There’s so much beauty going on in those two sentences. It still seems crazy to me, though. My mom just happened to mention it in passing on the phone the other day while I was walking Margie in the park. “Oh…You didn’t know?”

No, no, I guess I didn’t. “About the surgery, or about Dad going too?”

“Neither,” I said, as I pulled a poop bag over my hand and leaned down to pick up a steaming Margie turd. “I guess it’s not really my business, anyway.”

My big sister lives all the way across the country. I’m super supportive of her, but sometimes I feel like I don’t know her very well anymore, and that’s really hard. She transitioned on the west coast years ago after finishing college, and I’ve stayed on the east coast, mostly just catching occasional glances of her new self on Facebook. She looks great.

I think I’ve probably held some resentment toward my big sister. Growing up, she had much more freedom than I did. I’m closer in age to her than I am to my younger sister, but my big sister got to hang out with her own friends alone, playing 007 on N64 and crafting role playing games over pizza, behind closed doors, while our parents always made me and my friends include my much younger sister in our very sophisticated make-believe games. “Be nice, girls,” my parents would say to me and my friends when we would roll our eyes.

When we got a little older, my big sister, scruffy and deep voiced at the time, always had a steady girlfriend, someone who was always over at the house, someone a little dorky, perhaps, but smart and eccentric and totally engaged in my big sister.

I, on the other hand, never had a romantic interest throughout middle or high school, and was put through the usual barrage of demeaning comments that girls receive from their peers (and teachers) as they become women. I was told by a boy in my class that I’d never lose my virginity; I had friends comment that they bet I couldn’t wait to start waxing my eyebrows; a teacher taking a yearbook picture at school once told us that she needed someone with a big butt to fill a space in the back row and then pointed at me, saying, “You – you’ve got a big butt! C’mon, get back there!”

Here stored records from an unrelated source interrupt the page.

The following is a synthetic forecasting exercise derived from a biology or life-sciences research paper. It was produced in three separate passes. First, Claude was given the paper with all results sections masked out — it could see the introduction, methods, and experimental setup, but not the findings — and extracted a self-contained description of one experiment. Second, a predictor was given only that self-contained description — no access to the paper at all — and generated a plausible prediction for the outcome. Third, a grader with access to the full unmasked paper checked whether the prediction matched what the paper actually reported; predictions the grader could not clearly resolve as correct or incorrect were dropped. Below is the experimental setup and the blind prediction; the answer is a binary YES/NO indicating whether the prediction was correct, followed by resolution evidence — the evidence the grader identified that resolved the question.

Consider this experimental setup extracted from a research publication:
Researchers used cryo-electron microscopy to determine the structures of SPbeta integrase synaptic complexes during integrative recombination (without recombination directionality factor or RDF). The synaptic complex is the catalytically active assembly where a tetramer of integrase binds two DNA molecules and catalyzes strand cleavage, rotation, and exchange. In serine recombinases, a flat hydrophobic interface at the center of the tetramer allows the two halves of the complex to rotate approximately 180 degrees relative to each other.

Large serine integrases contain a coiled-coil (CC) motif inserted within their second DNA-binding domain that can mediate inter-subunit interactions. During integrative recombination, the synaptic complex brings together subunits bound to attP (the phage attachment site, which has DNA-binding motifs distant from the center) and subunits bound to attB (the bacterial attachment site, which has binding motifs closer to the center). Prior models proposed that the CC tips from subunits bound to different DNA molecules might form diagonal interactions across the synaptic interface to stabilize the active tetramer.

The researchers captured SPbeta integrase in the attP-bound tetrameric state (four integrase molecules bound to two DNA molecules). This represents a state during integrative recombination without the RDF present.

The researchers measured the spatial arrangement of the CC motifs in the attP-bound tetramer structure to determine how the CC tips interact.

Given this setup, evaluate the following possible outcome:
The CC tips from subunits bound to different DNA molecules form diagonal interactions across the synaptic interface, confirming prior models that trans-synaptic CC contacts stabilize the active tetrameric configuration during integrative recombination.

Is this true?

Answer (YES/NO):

Later, my big sister dropped out of high school and spent what would have been her senior year hitchhiking across the country and back. It was a very cool scandal, and it was the talk of the very small, boring town. And, of course, my parents were worried sick about her. I, just two years younger, felt like I had to work my ass off to get my parents’ attention by competing in music competitions and skipping lunch to lose weight. I wasn’t allowed to walk home after dark.

I thought growing up as a girl was bullshit. As a young man, my big sister, recklessly, perhaps, seemed to move about the world however she wanted, and I was jealous af.

Looking back, though, I can think of some moments that break my heart.

I remember for one of my big sister’s middle-school-era birthdays, my dad gave her a Kink’s album and made a huge show of how hilarious the song “Lola,” (about a dude who dances with a chick and then finds out that the chick is actually a dude) was. He then taught my big sister how to play it on her guitar.

We have an old picture of my big sister when she was little, maybe four years old, wearing a frilly dress. I would show it to her girlfriends, laughing.

When my big sister and I were both in high school speech and debate, at one of our local tournaments, my big sister’s ex-girlfriend started a “rumor” that my big sister liked to put on mascara sometimes. I overheard groups of high schoolers gathered in the hallways giggling and whispering about it throughout the entire afternoon. I defended her honor. “No he does not! I think I would know” I told the other kids.

And after she started transitioning, post college, she came home for Christmas one year, and I remember she started crying when we were decorating our tree and she found an ornament she had made in elementary school – a little plastic tree, itself, holding a picture of a boy with big glasses and a dorky, toothy smile. She tried to throw the ornament away.

The truth is, while growing up as a girl honestly was bullshit, I had no idea what my big sister was really going through. None of us did.

And now, our wonderful dad is going to Thailand with her when she has reassignment surgery next year. He doesn’t want her to be alone.

There are so many questions I have but don’t ever want to ask. There’s so much nostalgia tainted by envy and guilt. I know it’s really not about me at all, but I miss her – not just inexplicably, but in the most inexplicable ways.